§ 2. Mr. Michael Brown
To ask the Secretary of State for Employment what assessment he has made of the effect implementation of the EC social charter would have on unemployment in the United Kingdom.
§ The Secretary of State for Employment (Mr. Michael Howard)
Much of the proposed legislation under the European Commission's social action programme would be very damaging for the United Kingdom. The working time directive alone would impose crippling costs of more than £5 billion on United Kingdom employers. That assessment is confirmed by analysis from business and independent academic organisations.
§ Mr. Brown
In view of my right hon. and learned Friend's comments about the £5 billion cost of implementing that programme, will he give a categorical assurance that there is no way, in any circumstances, in which the present Government—or any Government if they were acting responsibly—could possibly accept the social charter? Would not it be a recipe for disaster in the offshore oil industry, in agriculture and in the hotel and catering industry? Would not it be a disaster for part-time workers, women workers and, indeed, all workers in Britain?
§ Mr. Howard
My hon. Friend is right. I assure him that the Government will do all that they can to resist the imposition of such measures on this country. However, I must tell him that it is a draft directive, which has been brought forward by the Commission, utterly spuriously, on grounds of health and safety. As such, it is alleged that it is appropriate to be dealt with on the basis of qualified majority voting. Although we shall do our utmost to resist it, I cannot give my hon.
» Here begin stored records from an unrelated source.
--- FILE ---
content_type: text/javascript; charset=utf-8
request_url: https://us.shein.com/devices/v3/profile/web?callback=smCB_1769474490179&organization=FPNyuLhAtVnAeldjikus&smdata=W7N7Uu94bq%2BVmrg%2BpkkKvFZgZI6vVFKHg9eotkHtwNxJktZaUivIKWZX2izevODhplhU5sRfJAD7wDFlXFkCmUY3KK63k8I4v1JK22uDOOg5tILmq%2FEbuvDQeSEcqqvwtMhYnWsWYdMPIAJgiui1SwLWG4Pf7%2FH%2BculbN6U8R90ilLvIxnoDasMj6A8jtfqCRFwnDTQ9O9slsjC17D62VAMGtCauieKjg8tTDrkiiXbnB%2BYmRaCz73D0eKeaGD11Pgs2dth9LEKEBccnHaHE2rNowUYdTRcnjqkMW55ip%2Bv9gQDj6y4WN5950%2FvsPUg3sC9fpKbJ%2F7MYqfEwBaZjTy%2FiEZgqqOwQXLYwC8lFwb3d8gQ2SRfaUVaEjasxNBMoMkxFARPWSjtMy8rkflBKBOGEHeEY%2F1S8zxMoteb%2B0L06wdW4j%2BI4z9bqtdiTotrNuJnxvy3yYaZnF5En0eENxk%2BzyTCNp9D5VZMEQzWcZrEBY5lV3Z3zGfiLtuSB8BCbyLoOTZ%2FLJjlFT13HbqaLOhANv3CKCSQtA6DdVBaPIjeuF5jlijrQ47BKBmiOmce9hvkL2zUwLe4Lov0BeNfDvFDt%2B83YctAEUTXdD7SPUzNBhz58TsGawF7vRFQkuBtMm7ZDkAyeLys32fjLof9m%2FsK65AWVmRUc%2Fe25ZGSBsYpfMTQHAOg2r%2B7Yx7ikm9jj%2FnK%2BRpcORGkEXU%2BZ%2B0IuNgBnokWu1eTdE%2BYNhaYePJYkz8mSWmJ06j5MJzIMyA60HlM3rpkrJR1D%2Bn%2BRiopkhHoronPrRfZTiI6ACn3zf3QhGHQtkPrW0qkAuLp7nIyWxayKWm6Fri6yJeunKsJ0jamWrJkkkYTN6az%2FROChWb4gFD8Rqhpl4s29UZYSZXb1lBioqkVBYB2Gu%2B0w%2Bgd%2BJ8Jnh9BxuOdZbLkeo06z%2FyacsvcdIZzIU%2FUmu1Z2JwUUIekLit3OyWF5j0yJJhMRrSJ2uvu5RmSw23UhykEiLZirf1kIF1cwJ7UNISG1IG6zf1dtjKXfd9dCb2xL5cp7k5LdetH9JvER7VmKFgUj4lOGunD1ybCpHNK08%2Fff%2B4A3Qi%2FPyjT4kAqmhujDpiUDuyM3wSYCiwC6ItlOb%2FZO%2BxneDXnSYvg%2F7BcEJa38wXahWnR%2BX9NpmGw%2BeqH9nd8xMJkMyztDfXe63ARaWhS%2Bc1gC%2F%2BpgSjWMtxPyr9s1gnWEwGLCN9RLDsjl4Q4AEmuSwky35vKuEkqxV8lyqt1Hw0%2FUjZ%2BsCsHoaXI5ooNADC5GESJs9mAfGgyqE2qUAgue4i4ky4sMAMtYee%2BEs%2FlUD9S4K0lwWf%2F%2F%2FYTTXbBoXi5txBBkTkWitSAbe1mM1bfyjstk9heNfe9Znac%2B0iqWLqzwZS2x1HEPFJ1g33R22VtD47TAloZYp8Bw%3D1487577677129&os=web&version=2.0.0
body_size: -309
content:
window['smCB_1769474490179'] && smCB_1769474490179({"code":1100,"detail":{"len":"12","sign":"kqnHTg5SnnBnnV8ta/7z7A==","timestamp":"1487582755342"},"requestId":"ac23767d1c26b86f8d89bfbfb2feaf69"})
Friend a guarantee that we will be successful in that endeavour.
§ Ms. Quin
Is the Secretary of State concerned that some workers in Britain get such low wages that they are forced to apply for social security benefit? Does he believe that bad employers should be subsidised by the state in that way? If not, why will not he accept the provisions of the social charter which would attack the problem of low pay?
§ Mr. Howard
In fact, the social action programme does not contain proposals related to low pay, as the hon. Lady suggested. Family credit is one of the great advances of social legislation. It is one of the ways in which we ensure that, so far as possible, people are better off in work than out of work. If the hon. Lady would read some of the reports from the OECD and other reputable organisations, she would see the extent to which those organisations commend our practices in those matters.
§ Mr. Irvine
My right hon. and learned Friend said that he would do all that he could to resist those directives. In view of his assessment of the damage that they are likely to cause to employment in this country, will he say under which article of the treaty of Rome they have been proposed? If the Government do not have the power of veto and we risk having those directives imposed on us, it is an extremely serious matter.
§ Mr. Howard
I agree that it is a serious matter. The directives are proposed under article 118A, which is subject to qualified majority voting. I am doing my utmost to persuade my colleagues in the Council of Ministers that it would make no sense, for the European Community as well as this country, if the directives were promulgated in their present form.
§ Mr. Blair
Is not the real reason why the Secretary of State makes those absurd and fictitious claims about the effect of the social charter, which bears no resemblance to the reality of the proposals, that he dare not admit that the Government are opposed, not just in detail but in principle, to the idea of binding employment standards across the Community? Will he now answer the question of the hon. Member for Brigg and Cleethorpes (Mr. Brown) and confirm that when the Prime Minister goes to Maastricht he will sign no treaty that allows qualified majority voting on any aspect of employment law?
§ Mr. Howard
What the hon. Gentleman said at the beginning of his question was entirely wrong. I refer him to the independent Centre for Economic Policy Research, where Professor Denis Snower recently published a document saying:Implementing the social charter may be expected to hurt precisely those workers it seeks to help, in addition to raising unemployment and reducing investment".This year's Employment Institute economic report on the social charter found thatattempts by the Government to foster labour market flexibility … will be undermined by the directives presently contained within the Social Action Programme.As for the hon. Gentleman's question, the Prime Minister made the Government's position entirely clear in a debate on that matter in the House last week.